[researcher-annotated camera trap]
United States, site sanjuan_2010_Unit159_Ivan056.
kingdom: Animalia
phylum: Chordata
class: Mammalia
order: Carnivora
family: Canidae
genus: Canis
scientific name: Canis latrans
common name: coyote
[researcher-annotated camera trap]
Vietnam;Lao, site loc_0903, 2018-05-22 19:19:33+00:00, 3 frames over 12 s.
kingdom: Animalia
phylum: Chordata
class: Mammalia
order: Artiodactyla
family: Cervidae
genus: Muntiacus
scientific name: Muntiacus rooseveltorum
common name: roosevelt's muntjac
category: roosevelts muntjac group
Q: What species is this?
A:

—————

Required work - Copy out the entries above without altering a single character.

Written solution -
[researcher-annotated camera trap]
United States, site sanjuan_2010_Unit159_Ivan056.
kingdom: Animalia
phylum: Chordata
class: Mammalia
order: Carnivora
family: Canidae
genus: Canis
scientific name: Canis latrans
common name: coyote
[researcher-annotated camera trap]
Vietnam;Lao, site loc_0903, 2018-05-22 19:19:33+00:00, 3 frames over 12 s.
kingdom: Animalia
phylum: Chordata
class: Mammalia
order: Artiodactyla
family: Cervidae
genus: Muntiacus
scientific name: Muntiacus rooseveltorum
common name: roosevelt's muntjac
category: roosevelts muntjac group
Q: What species is this?
A:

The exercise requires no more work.